● **Set exercise**: Count the lines in the records below that contain the word "another", matching case exactly, and give only the number.

++++

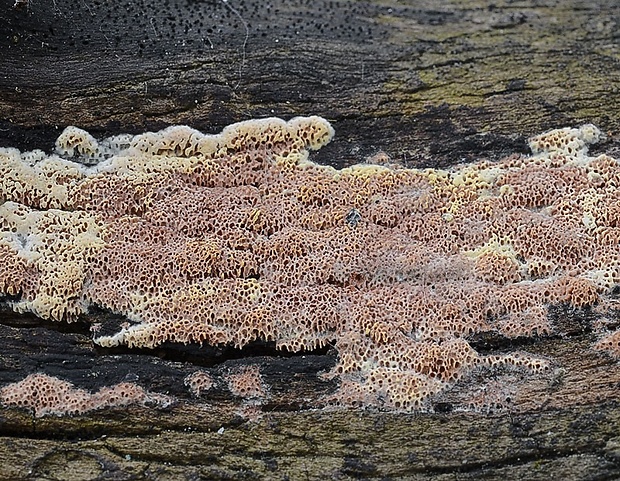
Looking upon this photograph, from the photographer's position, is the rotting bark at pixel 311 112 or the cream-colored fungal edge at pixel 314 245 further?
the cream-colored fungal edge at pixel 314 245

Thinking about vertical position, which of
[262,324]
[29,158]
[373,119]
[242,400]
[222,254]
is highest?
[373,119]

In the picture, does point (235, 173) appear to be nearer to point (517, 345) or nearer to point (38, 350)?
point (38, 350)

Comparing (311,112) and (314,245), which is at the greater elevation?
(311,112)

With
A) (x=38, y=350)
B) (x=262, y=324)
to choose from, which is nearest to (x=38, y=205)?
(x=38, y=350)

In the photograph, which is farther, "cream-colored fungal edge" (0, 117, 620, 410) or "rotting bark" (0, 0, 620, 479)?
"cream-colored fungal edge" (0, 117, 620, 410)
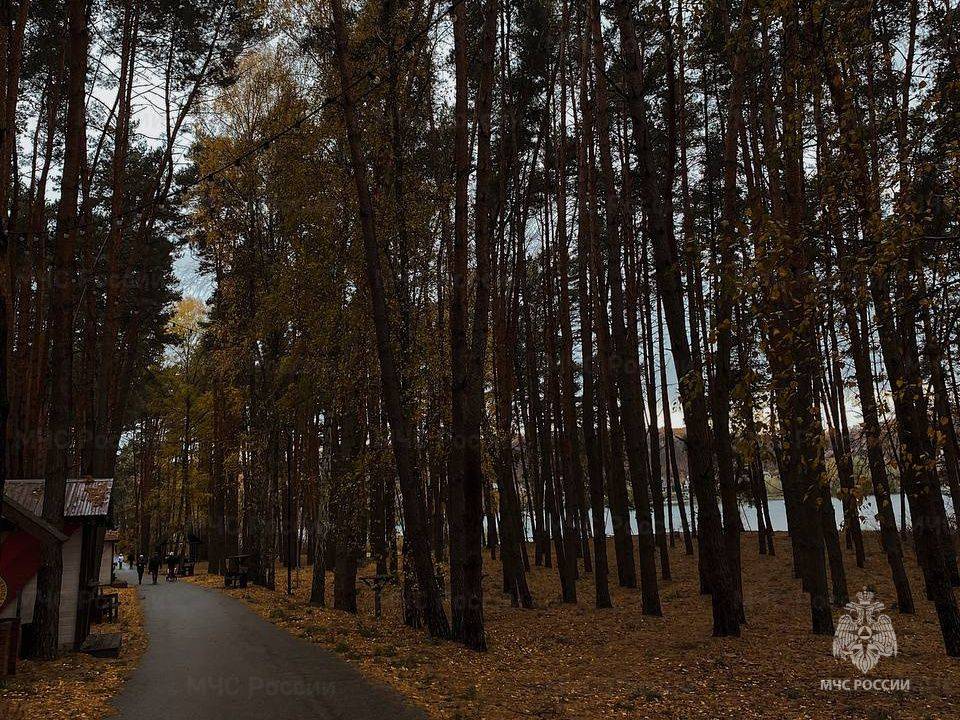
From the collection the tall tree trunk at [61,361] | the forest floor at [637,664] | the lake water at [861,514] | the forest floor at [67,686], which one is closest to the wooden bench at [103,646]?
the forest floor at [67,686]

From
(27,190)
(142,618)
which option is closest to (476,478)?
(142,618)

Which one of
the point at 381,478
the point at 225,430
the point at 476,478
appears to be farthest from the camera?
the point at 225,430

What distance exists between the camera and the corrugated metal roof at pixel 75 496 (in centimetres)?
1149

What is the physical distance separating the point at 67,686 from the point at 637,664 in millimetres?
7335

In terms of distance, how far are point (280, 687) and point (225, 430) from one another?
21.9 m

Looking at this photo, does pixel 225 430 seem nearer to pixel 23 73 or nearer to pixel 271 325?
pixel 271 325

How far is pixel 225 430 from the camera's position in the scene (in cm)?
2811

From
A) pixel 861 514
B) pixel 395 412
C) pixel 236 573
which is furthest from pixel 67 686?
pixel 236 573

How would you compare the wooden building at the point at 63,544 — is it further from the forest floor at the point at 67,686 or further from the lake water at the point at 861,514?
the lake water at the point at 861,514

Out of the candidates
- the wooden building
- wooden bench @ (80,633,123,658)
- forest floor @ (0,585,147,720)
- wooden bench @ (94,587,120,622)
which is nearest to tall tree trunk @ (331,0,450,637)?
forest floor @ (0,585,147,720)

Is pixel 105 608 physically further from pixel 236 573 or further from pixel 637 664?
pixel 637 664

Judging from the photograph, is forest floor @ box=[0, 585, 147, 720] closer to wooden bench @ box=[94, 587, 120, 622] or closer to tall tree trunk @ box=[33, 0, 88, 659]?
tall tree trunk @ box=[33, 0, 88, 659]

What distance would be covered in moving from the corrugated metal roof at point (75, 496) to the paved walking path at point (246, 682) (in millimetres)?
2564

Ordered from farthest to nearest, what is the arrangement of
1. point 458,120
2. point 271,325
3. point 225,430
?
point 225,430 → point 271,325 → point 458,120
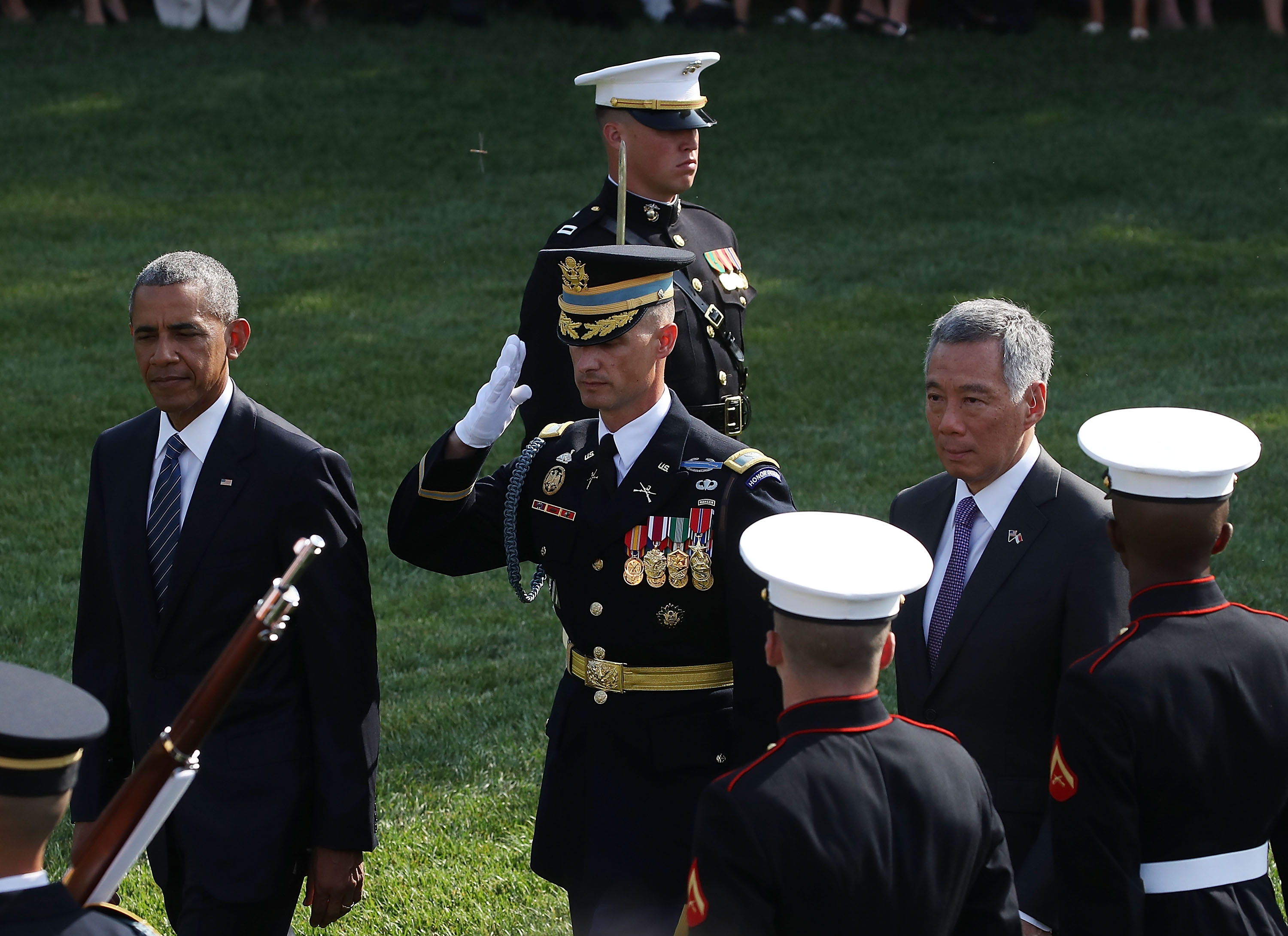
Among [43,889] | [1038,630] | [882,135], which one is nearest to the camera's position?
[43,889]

++++

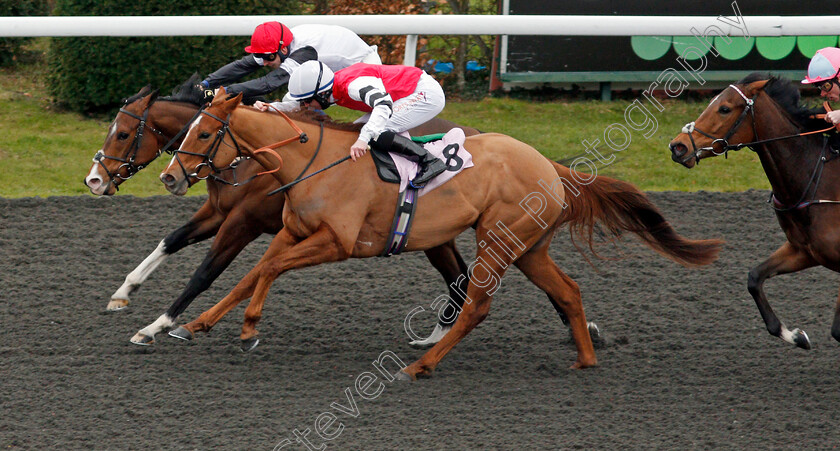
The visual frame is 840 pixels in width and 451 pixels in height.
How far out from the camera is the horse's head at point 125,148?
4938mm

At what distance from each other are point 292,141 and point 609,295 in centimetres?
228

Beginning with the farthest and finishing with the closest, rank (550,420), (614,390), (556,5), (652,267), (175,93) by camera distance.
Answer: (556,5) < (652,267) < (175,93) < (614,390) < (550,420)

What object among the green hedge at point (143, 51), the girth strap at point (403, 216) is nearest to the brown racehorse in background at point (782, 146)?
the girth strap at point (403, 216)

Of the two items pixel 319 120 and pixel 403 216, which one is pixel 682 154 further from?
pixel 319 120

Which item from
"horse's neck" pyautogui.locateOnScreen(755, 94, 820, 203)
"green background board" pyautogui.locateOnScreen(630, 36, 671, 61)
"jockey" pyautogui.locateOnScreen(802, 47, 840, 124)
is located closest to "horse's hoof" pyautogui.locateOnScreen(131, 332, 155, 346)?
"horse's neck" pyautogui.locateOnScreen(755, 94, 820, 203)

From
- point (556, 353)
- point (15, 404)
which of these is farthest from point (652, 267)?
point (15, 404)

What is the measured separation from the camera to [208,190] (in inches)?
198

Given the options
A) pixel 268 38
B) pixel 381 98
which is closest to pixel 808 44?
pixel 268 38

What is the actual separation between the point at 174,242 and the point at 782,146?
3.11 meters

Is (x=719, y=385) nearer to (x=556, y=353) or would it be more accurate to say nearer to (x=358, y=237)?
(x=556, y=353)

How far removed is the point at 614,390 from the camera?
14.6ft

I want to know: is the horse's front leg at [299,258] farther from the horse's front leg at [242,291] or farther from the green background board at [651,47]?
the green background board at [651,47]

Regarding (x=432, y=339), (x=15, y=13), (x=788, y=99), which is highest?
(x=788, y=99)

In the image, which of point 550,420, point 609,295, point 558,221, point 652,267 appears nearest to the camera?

++++

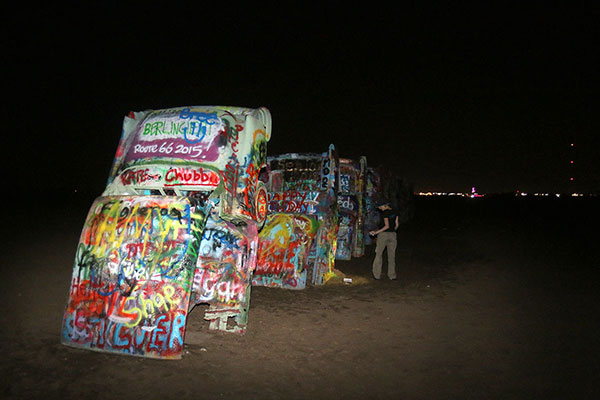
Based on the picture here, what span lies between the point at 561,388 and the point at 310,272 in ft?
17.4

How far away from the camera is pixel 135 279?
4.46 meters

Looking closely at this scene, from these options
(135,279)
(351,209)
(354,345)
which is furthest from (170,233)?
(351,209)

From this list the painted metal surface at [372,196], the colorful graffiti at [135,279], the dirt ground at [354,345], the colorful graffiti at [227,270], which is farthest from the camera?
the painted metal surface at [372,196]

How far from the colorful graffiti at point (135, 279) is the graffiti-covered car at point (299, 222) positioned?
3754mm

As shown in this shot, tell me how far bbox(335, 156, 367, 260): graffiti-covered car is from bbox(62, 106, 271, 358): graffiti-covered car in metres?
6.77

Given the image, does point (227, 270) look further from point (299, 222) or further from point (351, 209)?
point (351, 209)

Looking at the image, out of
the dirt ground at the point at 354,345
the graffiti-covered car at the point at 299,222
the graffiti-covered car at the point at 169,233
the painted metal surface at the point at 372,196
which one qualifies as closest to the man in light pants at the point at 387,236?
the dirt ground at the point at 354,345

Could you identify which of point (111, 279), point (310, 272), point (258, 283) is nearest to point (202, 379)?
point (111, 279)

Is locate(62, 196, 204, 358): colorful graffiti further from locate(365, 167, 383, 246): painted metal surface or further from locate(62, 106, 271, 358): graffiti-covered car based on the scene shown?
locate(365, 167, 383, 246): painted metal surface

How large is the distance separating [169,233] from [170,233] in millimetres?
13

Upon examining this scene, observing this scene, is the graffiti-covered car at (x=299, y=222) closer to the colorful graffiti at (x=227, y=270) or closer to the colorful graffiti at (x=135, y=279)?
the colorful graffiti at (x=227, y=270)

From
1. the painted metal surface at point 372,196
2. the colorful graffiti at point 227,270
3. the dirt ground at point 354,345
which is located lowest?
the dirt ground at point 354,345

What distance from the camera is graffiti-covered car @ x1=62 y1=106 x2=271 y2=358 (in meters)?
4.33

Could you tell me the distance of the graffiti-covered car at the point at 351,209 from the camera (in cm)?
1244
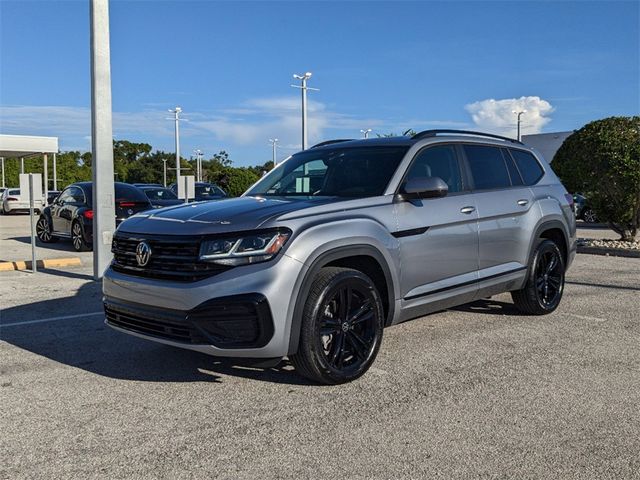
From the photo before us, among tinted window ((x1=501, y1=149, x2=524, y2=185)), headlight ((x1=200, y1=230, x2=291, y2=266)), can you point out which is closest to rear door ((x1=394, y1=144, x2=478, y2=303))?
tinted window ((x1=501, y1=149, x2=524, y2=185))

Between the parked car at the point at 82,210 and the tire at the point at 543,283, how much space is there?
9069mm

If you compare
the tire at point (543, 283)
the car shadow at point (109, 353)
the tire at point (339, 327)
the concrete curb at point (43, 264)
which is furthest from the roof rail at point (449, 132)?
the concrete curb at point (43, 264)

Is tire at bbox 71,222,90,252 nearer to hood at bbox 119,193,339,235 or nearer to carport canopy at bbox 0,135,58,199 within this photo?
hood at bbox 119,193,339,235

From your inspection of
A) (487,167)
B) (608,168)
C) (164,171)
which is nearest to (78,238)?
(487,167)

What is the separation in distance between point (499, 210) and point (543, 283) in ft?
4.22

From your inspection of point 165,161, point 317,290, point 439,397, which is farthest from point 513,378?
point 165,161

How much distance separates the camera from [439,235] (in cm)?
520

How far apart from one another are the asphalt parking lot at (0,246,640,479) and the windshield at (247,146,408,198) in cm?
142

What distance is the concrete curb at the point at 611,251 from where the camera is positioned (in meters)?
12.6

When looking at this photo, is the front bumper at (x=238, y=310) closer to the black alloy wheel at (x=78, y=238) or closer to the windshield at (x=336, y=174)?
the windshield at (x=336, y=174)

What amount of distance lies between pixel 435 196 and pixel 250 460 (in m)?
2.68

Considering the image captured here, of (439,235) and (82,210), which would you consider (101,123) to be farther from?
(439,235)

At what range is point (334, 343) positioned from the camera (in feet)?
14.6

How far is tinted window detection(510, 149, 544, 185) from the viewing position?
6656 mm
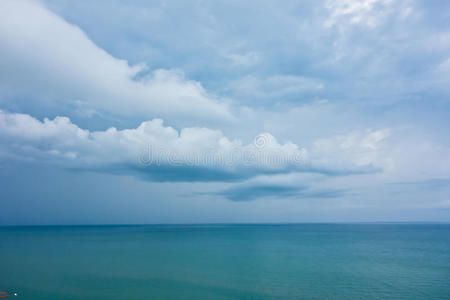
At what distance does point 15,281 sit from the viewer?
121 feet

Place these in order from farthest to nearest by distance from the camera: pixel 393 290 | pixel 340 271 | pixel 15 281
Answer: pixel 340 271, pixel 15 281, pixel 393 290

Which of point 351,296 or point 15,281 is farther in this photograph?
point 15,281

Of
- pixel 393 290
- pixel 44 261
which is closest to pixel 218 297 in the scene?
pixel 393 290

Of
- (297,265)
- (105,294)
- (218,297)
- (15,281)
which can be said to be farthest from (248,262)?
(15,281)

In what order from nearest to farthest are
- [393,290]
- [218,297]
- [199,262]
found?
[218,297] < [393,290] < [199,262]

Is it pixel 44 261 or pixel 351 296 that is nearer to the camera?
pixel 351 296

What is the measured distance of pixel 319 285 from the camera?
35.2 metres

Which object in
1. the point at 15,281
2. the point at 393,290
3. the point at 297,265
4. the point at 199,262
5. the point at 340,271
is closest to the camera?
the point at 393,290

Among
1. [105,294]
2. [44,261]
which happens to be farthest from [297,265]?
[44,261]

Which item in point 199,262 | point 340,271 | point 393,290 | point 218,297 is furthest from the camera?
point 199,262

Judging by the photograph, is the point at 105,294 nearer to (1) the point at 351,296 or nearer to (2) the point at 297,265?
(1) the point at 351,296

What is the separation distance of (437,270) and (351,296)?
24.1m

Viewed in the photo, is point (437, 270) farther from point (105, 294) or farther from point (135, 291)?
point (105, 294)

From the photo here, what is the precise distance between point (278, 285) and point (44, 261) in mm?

++++

● **Output below**: 2